● Texto selecionado:
▬▬▬
Entre 1812 e 1814, outras quatro erupções ocorreram entre o Japão, Filipinas e Indonésia. Erupções vulcânicas podem projetar na atmosfera grandes quantidades de poeira podendo reduzir a passagem da luz solar e provocar resfriamento da superfície do Planeta. A atividade solar também estava em baixa neste período, o que pode ter agravado ainda mais o trágico fenômeno que levou a fome, ondas de saques e a eventos climáticos extremos.
Em maio de 1816, geadas destruíram a maioria das plantações e em junho duas tempestades de inverno mataram muitas pessoas no leste do Canadá (Quebec ficou coberta por 30 cm de neve) e na Nova Inglaterra. A destruição das lavouras provocou fome, convulsão social, epidemias e alta mortalidade. Na Pensilvânia, a temperatura apresentou variações absurdas entre os 35°C típicos do verão e horas depois registrou temperaturas negativas. A grande dependência dos cereais fez com que ocorresse uma forte inflação e a quebra das safras de milho e aveia. A China também teve ondas de frio congelantes e a alteração do regime de chuvas com enchentes devastadoras no Rio Yangtzé. Fortes enchentes atingiram a Índia, especialmente o Rio Ganges. O Tambora também pode estar associado à  pandemia do cólera que surgiu em 1817 na Índia, decorrência de uma possível combinação entre mudanças nas monções e do excesso de chuvas, tendo provocado nas décadas seguintes, dezenas de milhões de mortos no planeta. Inclusive, a pandemia chegou a Rio Grande em 1855, provocando centenas de mortes. 
No ano de 1817, o inverno em Nova Iorque permitiu que se andasse a cavalo na cobertura de gelo formada nas águas dos rios: a temperatura chegou a -32°. Uma epidemia de febre tifoide pode ter provocado a morte de mais de 100 mil irlandeses entre 1816-1819.
▬▬▬
● Entradas fornecidas:
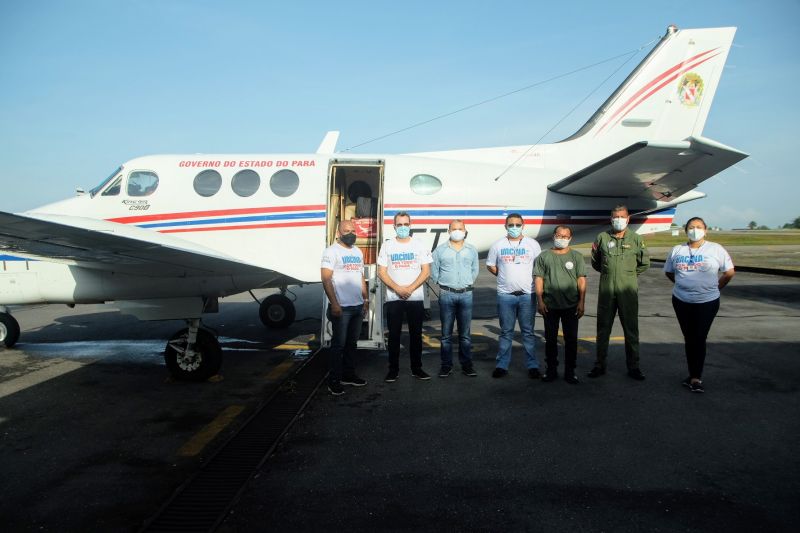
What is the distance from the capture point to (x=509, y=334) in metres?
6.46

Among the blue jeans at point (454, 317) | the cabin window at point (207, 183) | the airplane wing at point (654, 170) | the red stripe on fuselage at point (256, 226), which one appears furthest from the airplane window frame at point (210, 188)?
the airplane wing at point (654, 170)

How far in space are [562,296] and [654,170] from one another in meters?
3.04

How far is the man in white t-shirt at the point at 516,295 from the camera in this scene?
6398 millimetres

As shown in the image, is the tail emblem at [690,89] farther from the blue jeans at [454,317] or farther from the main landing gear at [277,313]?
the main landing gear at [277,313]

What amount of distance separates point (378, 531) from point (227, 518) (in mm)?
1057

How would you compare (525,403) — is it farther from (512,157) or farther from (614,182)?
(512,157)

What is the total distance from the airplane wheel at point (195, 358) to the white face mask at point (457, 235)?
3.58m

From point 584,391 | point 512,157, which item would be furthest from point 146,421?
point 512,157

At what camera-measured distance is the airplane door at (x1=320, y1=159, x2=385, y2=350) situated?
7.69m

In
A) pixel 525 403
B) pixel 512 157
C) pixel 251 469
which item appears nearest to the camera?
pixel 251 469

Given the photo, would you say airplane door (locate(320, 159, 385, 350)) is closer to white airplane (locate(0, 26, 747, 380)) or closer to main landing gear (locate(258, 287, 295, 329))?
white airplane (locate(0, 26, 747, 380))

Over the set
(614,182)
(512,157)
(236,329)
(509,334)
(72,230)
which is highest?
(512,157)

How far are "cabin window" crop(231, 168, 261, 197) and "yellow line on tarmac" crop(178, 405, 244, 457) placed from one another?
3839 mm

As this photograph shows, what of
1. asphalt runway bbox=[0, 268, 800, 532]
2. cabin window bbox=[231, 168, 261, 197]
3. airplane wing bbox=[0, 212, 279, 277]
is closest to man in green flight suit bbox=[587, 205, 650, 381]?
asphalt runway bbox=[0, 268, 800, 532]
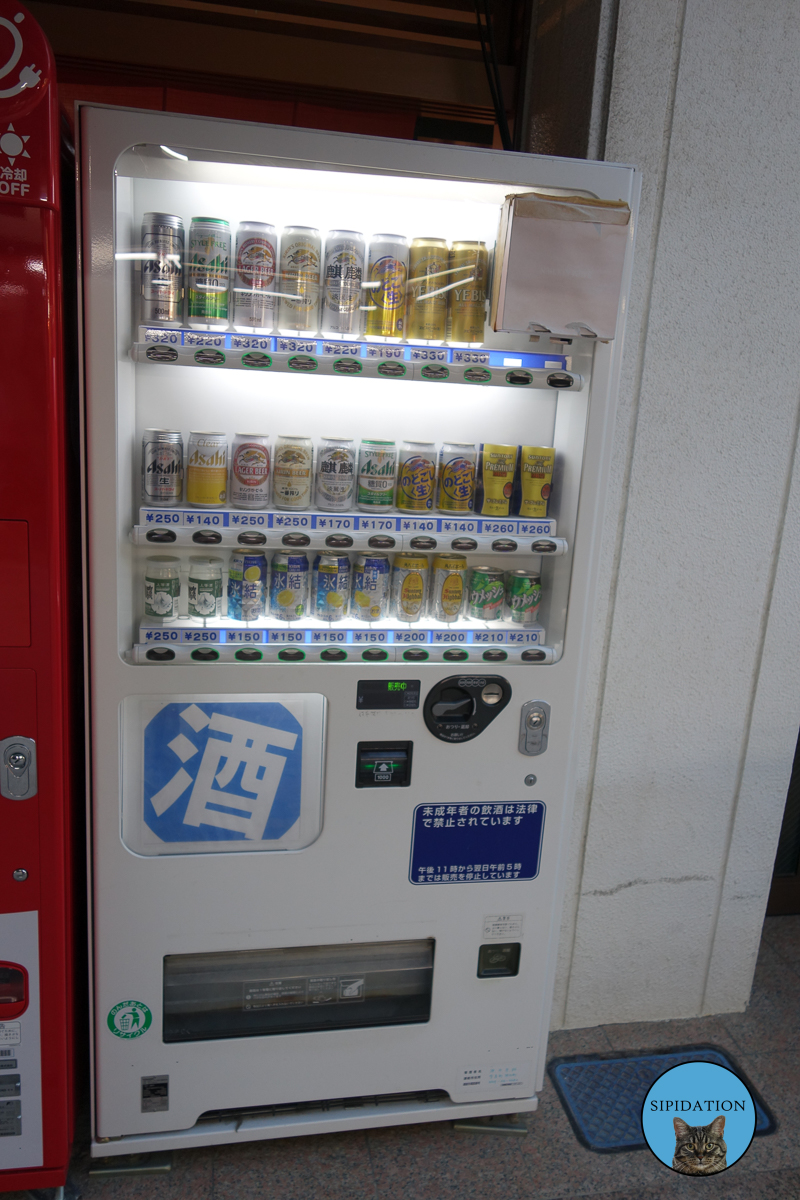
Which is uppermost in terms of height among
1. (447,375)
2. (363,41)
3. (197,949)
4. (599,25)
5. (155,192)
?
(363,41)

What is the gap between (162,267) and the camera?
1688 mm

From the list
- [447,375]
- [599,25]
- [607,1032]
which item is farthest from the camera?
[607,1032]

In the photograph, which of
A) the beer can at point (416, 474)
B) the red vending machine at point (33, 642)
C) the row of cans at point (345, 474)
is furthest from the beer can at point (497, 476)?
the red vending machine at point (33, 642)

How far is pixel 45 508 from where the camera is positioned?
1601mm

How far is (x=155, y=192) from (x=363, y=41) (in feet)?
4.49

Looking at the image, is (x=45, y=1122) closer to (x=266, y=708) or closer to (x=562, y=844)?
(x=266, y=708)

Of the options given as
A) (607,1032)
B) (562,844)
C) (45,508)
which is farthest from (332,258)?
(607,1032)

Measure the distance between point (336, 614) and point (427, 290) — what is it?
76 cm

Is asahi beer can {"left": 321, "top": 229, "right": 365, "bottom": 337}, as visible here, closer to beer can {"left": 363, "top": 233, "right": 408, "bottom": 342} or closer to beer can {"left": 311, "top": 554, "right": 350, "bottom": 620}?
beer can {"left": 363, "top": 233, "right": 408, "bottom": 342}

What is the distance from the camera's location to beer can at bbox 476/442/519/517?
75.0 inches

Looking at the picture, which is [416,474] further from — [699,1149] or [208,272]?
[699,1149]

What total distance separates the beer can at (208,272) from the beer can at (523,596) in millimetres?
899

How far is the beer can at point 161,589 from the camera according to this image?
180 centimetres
▬▬▬
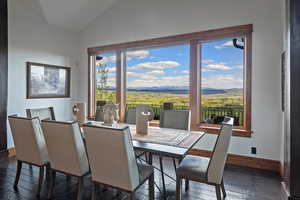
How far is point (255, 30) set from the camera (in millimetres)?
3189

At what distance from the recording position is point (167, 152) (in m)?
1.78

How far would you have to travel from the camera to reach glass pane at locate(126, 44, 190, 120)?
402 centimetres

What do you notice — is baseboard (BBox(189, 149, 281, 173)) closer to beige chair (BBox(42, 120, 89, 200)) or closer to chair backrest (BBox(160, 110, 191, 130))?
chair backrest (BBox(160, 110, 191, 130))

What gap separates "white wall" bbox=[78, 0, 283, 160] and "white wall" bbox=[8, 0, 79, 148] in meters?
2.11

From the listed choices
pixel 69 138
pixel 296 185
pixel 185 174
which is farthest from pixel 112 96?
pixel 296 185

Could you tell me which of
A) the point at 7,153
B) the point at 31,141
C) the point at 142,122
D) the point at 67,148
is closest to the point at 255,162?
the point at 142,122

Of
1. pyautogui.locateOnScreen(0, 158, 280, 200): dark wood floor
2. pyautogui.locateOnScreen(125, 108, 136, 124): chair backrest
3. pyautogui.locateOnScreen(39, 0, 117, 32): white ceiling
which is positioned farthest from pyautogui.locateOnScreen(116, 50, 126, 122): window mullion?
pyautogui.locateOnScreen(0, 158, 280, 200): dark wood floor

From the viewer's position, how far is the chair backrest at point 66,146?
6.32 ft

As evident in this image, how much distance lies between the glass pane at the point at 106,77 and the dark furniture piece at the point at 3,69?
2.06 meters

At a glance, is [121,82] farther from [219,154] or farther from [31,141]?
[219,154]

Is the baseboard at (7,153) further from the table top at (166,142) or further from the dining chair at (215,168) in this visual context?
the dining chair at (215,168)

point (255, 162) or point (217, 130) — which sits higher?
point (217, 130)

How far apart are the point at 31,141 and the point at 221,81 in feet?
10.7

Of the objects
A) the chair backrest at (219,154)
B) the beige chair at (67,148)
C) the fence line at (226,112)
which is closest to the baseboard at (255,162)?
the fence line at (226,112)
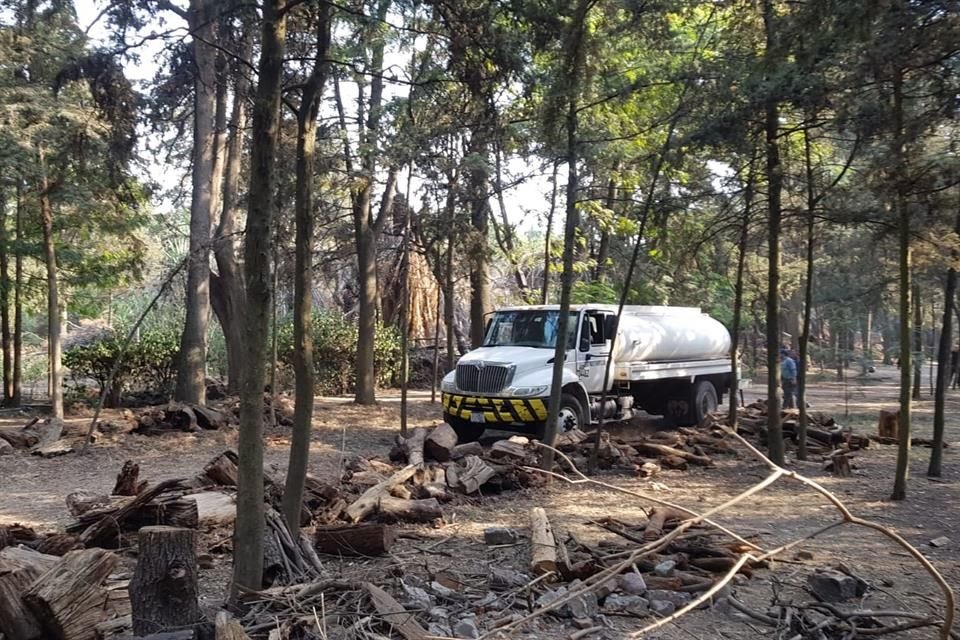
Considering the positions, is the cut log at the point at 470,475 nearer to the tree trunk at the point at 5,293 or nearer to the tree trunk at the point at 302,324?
▬▬▬
● Tarefas e exercícios:
1. Liste todas as consequências que o texto sobre os efeitos climáticos das erupções vulcânicas atribui à destruição das lavouras.
2. Reproduza o trecho do texto sobre os efeitos climáticos das erupções vulcânicas, começando em "No ano de 1817, o" e terminando em "irlandeses entre 1816-1819.".

● Respostas por tarefa:
1. Fome, convulsão social, epidemias e alta mortalidade.

2.
No ano de 1817, o inverno em Nova Iorque permitiu que se andasse a cavalo na cobertura de gelo formada nas águas dos rios: a temperatura chegou a -32°. Uma epidemia de febre tifoide pode ter provocado a morte de mais de 100 mil irlandeses entre 1816-1819.